◆ Exercise instructions
Repeat all of the data below word for word, leaving every character unchanged.

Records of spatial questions
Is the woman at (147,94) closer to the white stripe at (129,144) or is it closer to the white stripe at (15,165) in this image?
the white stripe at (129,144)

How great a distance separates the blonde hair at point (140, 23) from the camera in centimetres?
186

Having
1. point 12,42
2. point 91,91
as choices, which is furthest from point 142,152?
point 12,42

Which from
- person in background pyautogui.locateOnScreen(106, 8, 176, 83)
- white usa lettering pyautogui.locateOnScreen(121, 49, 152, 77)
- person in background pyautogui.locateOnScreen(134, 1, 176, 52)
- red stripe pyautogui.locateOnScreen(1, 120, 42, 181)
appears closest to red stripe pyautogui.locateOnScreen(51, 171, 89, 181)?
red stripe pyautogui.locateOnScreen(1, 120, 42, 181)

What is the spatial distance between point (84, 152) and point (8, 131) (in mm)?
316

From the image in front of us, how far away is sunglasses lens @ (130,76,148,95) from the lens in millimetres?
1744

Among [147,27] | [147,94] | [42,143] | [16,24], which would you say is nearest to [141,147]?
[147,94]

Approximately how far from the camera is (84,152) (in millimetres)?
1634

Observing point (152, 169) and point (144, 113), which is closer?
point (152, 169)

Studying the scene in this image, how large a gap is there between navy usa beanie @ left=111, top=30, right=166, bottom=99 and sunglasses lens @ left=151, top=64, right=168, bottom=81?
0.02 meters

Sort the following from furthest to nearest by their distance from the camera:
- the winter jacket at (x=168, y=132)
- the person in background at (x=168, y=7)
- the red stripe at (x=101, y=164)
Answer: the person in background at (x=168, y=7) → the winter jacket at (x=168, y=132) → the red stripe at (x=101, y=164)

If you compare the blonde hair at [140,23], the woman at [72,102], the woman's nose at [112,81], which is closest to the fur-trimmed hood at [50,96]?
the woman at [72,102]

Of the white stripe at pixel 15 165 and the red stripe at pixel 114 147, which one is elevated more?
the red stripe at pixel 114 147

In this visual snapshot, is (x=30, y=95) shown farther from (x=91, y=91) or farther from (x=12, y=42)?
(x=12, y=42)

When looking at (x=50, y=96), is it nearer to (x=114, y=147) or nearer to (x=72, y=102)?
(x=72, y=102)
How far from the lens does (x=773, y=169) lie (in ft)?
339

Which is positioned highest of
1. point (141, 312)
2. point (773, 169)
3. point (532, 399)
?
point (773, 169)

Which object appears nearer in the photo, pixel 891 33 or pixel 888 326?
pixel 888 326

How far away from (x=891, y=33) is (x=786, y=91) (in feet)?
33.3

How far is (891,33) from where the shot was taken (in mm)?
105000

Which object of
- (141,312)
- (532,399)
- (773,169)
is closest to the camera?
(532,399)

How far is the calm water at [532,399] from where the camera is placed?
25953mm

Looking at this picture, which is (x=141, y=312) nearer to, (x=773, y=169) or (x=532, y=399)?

◆ Result
Is the woman at (147,94) closer to the white stripe at (129,144) or is it closer to the white stripe at (15,165) in this image?
the white stripe at (129,144)

How great a distance separates the blonde hair at point (140, 23) from the camera in centimetres?
186

Having
1. point 12,42
2. point 91,91
as choices, which is furthest from point 142,152?
point 12,42

Which from
- person in background pyautogui.locateOnScreen(106, 8, 176, 83)
- white usa lettering pyautogui.locateOnScreen(121, 49, 152, 77)
- person in background pyautogui.locateOnScreen(134, 1, 176, 52)
- red stripe pyautogui.locateOnScreen(1, 120, 42, 181)
appears closest to red stripe pyautogui.locateOnScreen(51, 171, 89, 181)?
red stripe pyautogui.locateOnScreen(1, 120, 42, 181)

What is the spatial distance between point (84, 152) and point (8, 131) (in mm)?
316

From the image in front of us, how far away is sunglasses lens @ (130,76,148,95) from the lens in millimetres?
1744

Among [147,27] | [147,94] | [42,143] | [16,24], which would you say is nearest to [141,147]?
[147,94]

Approximately how far from the camera is (84,152) (in millimetres)?
1634

Observing point (152, 169) and point (144, 113), which is closer?
point (152, 169)

Studying the scene in this image, how large a gap is there between navy usa beanie @ left=111, top=30, right=166, bottom=99 and sunglasses lens @ left=151, top=64, right=168, bottom=81?
0.02 meters

Sort the following from furthest to nearest by their distance from the camera:
- the winter jacket at (x=168, y=132)
- the person in background at (x=168, y=7)
- the red stripe at (x=101, y=164)
Answer: the person in background at (x=168, y=7) → the winter jacket at (x=168, y=132) → the red stripe at (x=101, y=164)

If you compare the blonde hair at [140,23], the woman at [72,102], the woman's nose at [112,81], which is closest to the fur-trimmed hood at [50,96]?
the woman at [72,102]

Of the white stripe at pixel 15 165 and the red stripe at pixel 114 147, which one is elevated more?
the red stripe at pixel 114 147

In this visual snapshot, is (x=30, y=95) shown farther from (x=91, y=91) or farther from (x=12, y=42)?
(x=12, y=42)

When looking at (x=50, y=96), is it nearer to (x=114, y=147) or nearer to (x=72, y=102)?
(x=72, y=102)
How far from the lens does (x=773, y=169) lie (in ft)?
339

Which is positioned highest of
1. point (141, 312)
2. point (773, 169)
3. point (532, 399)
?
point (773, 169)

Which object appears nearer in the photo, pixel 891 33 or pixel 888 326?
pixel 888 326

How far away from (x=891, y=33) is (x=786, y=91) (in feet)?
33.3

How far is (891,33) from where the shot was taken (in mm)?
105000

Which object of
- (141,312)
- (532,399)
- (773,169)
is closest to the camera?
(532,399)

How far is the calm water at [532,399] from where the camera is placed?
25953mm

Looking at this picture, which is (x=141, y=312) nearer to, (x=773, y=169) or (x=532, y=399)?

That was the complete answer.